Плавился, оплывал воск, волновалась на окне коротенькая занавеска. Свет не доставал до одного из углов за шкафом. И именно из этого угла все громче слышались какие-то звуки. Скрип, стук, скрип, стук - шаги.
...Вот, наконец, кто-то выходит из темноты - с всклокоченными волосами, с крестиками, брякающими на гимнастерке, с культяпкой вместо ноги. Это он. Вернулся. Подходит к самой кровати. Бледный-то, Матерь Божья! А глазища острые, черные, злые.
- Ну, чего вылупилась? Примешь такого-то?
Феденька!.. Но не схватить его, не обнять уже. Такой же бледный лежит он на столе. Свеча не в изголовье, а между пальцев его. Кругом толпится народ. Из темноты - басовитая молитва попа, бабьи причитания, детский плач. Но сразу и удаляются голоса, плач становится тише. Это уже не плач, а что-то другое.
Это блеет коза Пелагея. Ей-то что, старой, не спится? Должно быть, вода кончилась. Скрипя пружинами, Марья Васильевна встает с кровати, идет в сарай, наливает козе воды.
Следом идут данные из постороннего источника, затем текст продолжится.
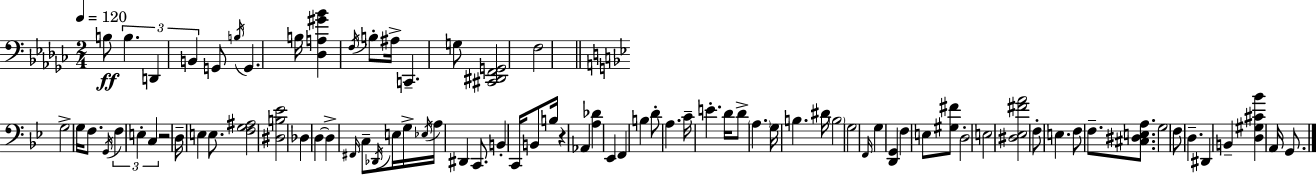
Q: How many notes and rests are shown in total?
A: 85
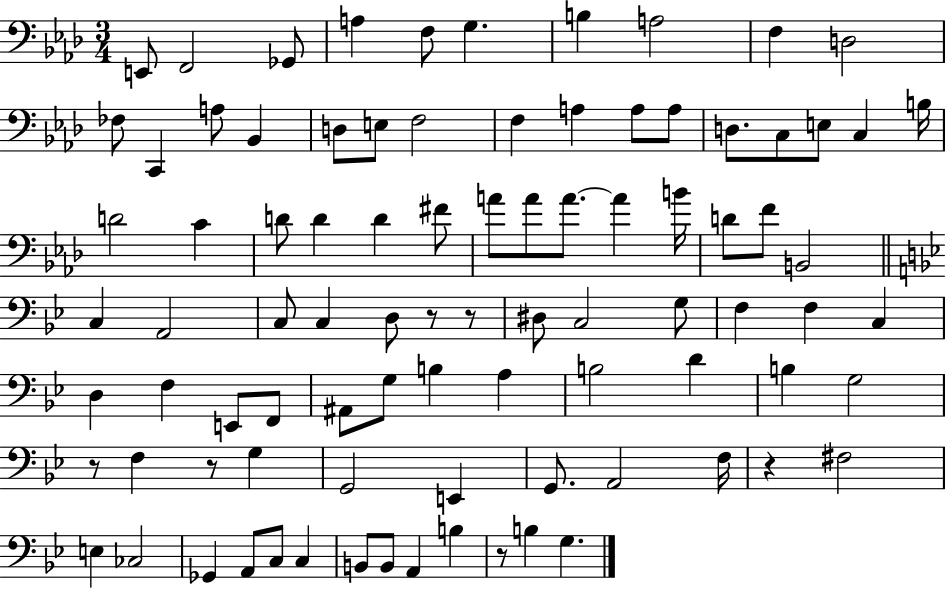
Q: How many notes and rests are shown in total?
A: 89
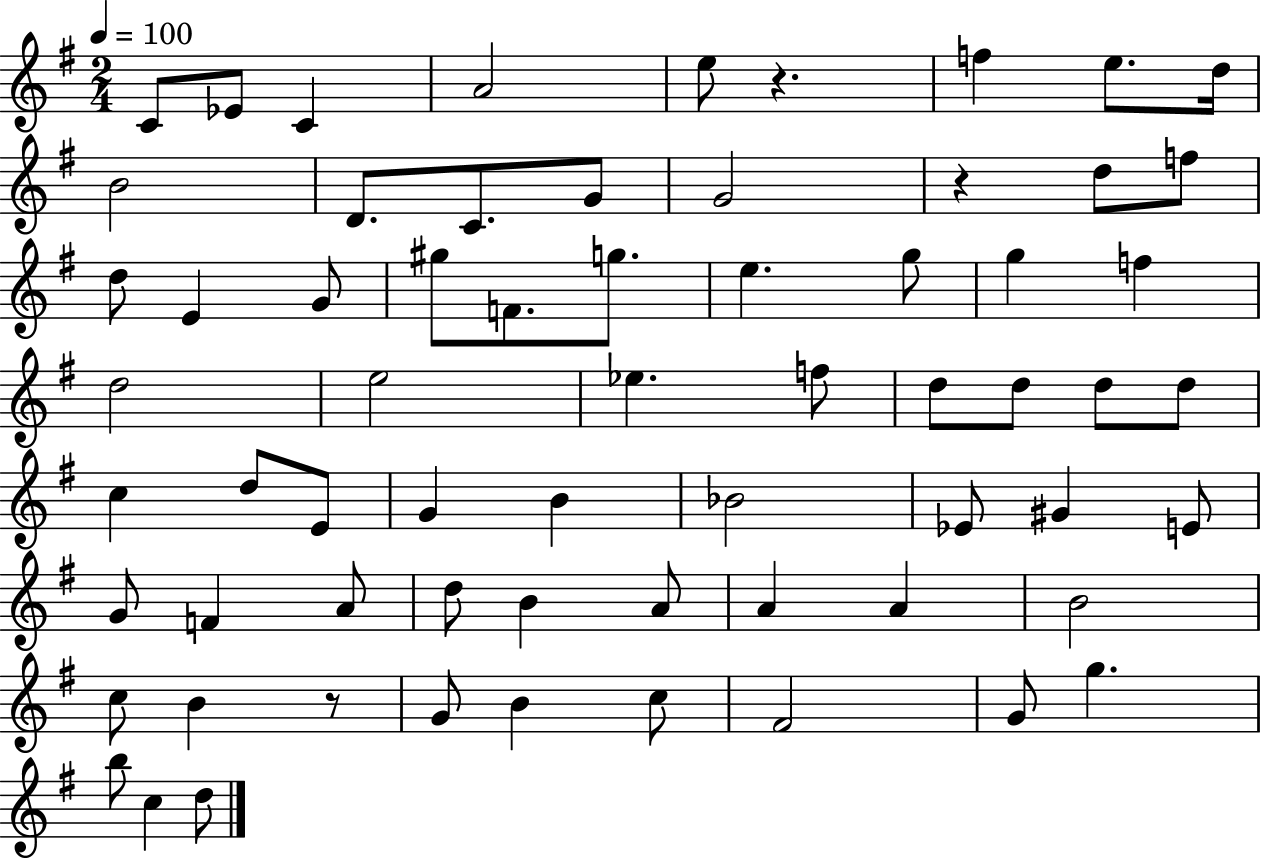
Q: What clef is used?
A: treble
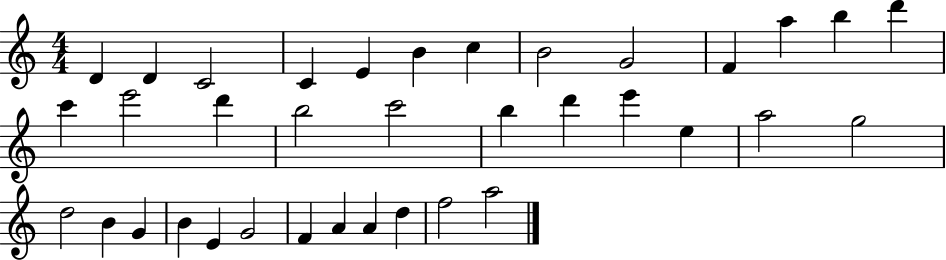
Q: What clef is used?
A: treble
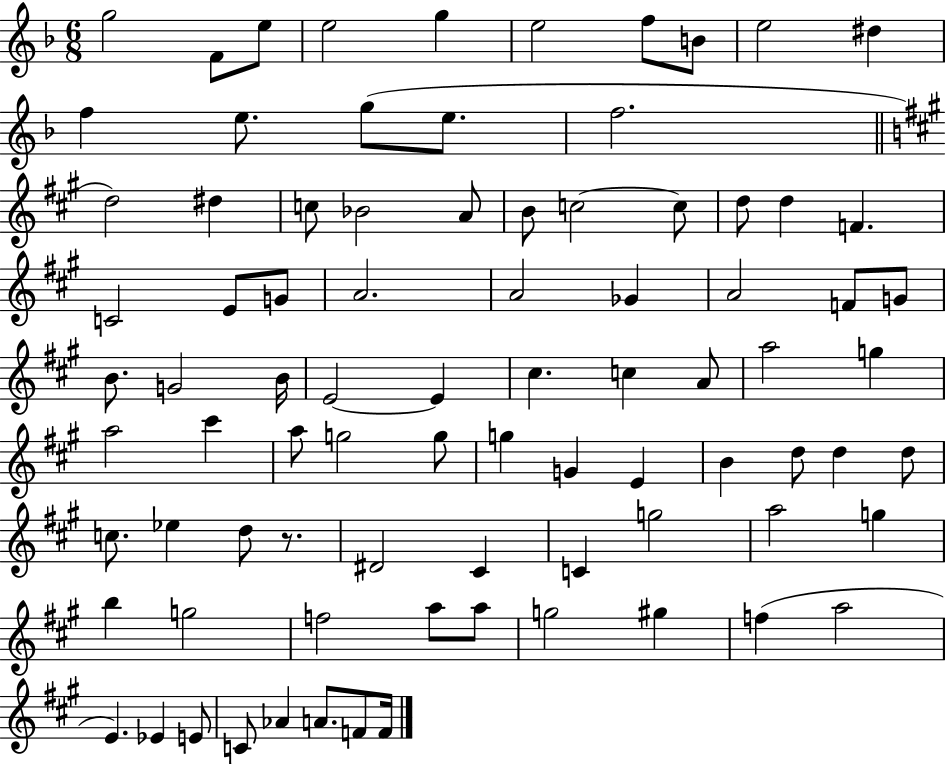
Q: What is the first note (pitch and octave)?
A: G5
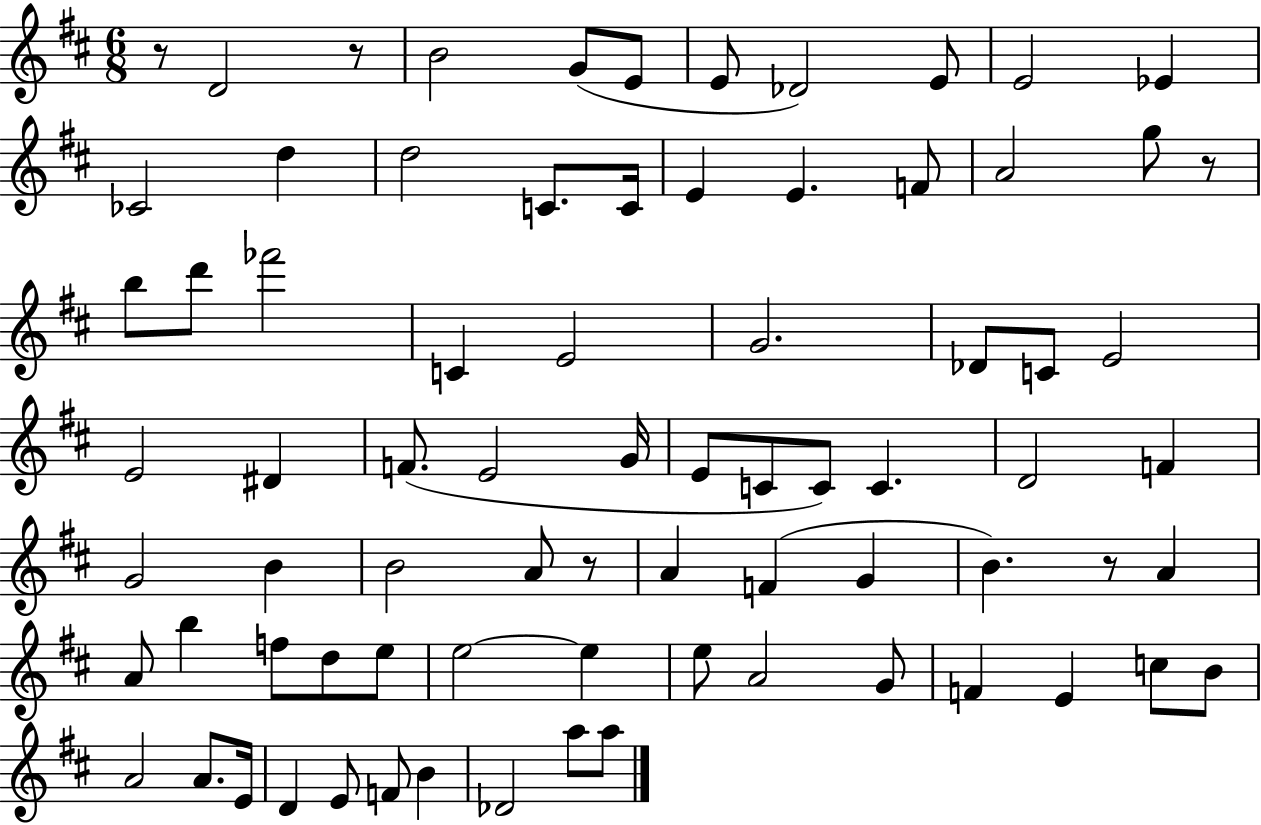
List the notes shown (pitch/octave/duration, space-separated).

R/e D4/h R/e B4/h G4/e E4/e E4/e Db4/h E4/e E4/h Eb4/q CES4/h D5/q D5/h C4/e. C4/s E4/q E4/q. F4/e A4/h G5/e R/e B5/e D6/e FES6/h C4/q E4/h G4/h. Db4/e C4/e E4/h E4/h D#4/q F4/e. E4/h G4/s E4/e C4/e C4/e C4/q. D4/h F4/q G4/h B4/q B4/h A4/e R/e A4/q F4/q G4/q B4/q. R/e A4/q A4/e B5/q F5/e D5/e E5/e E5/h E5/q E5/e A4/h G4/e F4/q E4/q C5/e B4/e A4/h A4/e. E4/s D4/q E4/e F4/e B4/q Db4/h A5/e A5/e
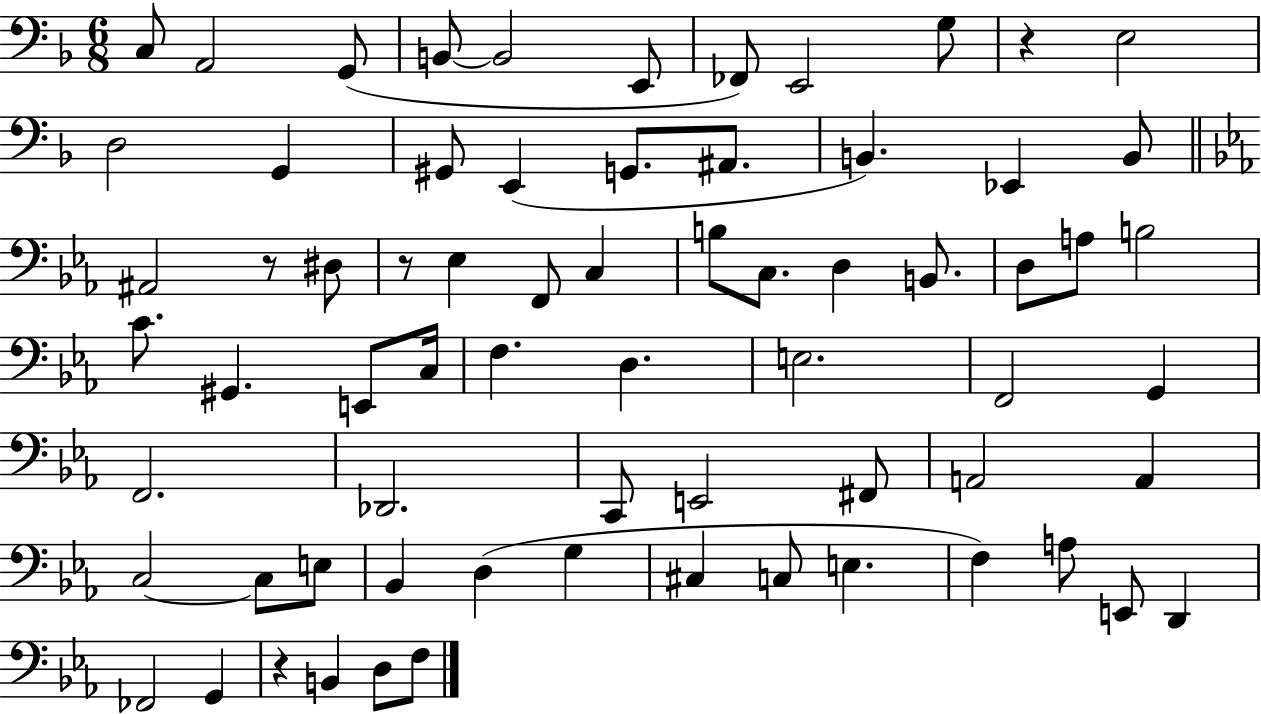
X:1
T:Untitled
M:6/8
L:1/4
K:F
C,/2 A,,2 G,,/2 B,,/2 B,,2 E,,/2 _F,,/2 E,,2 G,/2 z E,2 D,2 G,, ^G,,/2 E,, G,,/2 ^A,,/2 B,, _E,, B,,/2 ^A,,2 z/2 ^D,/2 z/2 _E, F,,/2 C, B,/2 C,/2 D, B,,/2 D,/2 A,/2 B,2 C/2 ^G,, E,,/2 C,/4 F, D, E,2 F,,2 G,, F,,2 _D,,2 C,,/2 E,,2 ^F,,/2 A,,2 A,, C,2 C,/2 E,/2 _B,, D, G, ^C, C,/2 E, F, A,/2 E,,/2 D,, _F,,2 G,, z B,, D,/2 F,/2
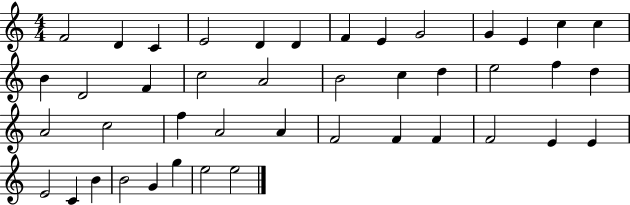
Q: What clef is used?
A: treble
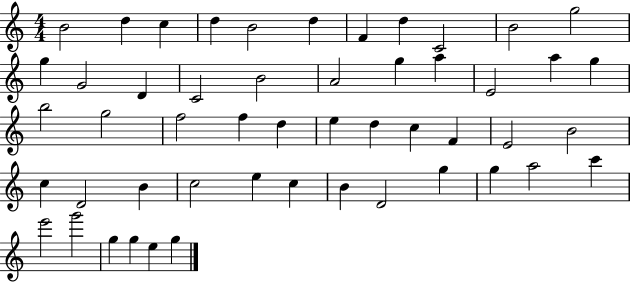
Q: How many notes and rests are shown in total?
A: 51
Вернувшись в комнату, она подходит к комоду и выдвигает верхний громоздкий ящик. С разбитыми очками на носу садится на кровати, негнущимися пальцами достает из конвертов письма, фотокарточки. Свеча уже догорает, огонек дрожит, мечется. Мелькают строчки, написанные для разборчивости ее старых глаз печатными буквами...
Все. Темнота. Лишь голоса детей еще долго звучат вокруг.
Темнота. Когда-нибудь очень скоро, как эта свечка, погаснет и сама она. Что ждет ее там, в темноте? В последнее время иногда беспокоил Марью Васильевну этот вопрос. Хотя нельзя сказать, чтоб уж очень сильно. Давно и точно знала она, что как бы ни был устроен мир, в котором отжила она земную жизнь свою, от ее размышлений и беспокойств не изменится в нем ничего ровным счетом. Пусть будет так, как будет. Все будет так, как должно быть. Ждет ли ее вечная жизнь, или вообще ничего не ждет? Детей увидеть бы еще хоть раз перед смертью вот что.
Дочь у нее жила в Ленинграде, сын - в Актюбинске. У дочери был муж, у сына жена, двое внуков было у Марьи Васильевны. И, правду сказать, их земная жизнь интересовала ее куда как более своей загробной. Только о них, больше ни о чем, не очень уверенно молилась она иногда Богу. Верила ли она в него? Точно и сама она не знала. До недавнего времени ходила в церковь, но, в общем, скорее по привычке. А потом церковь отдали под склад, другую вовсе сломали, и ближайшая стала за шесть верст - в Вельяминово.
Она без одобрения относилась к старушкам, которые сначала ругались, сочиняли письма по начальству, а теперь бубнящими стайками ходили мимо окон ее в Вельяминово. Чего ругаться? Раз уж власть решила, что нет Бога, зачем ей церкви? На то она и власть. И неужто Бог по тому о человеке судить будет, стоял ли он на коленях перед его картинками? Мысленно она пыталась представить себе - что же в том приятного, когда все перед тобой на колени бухаются?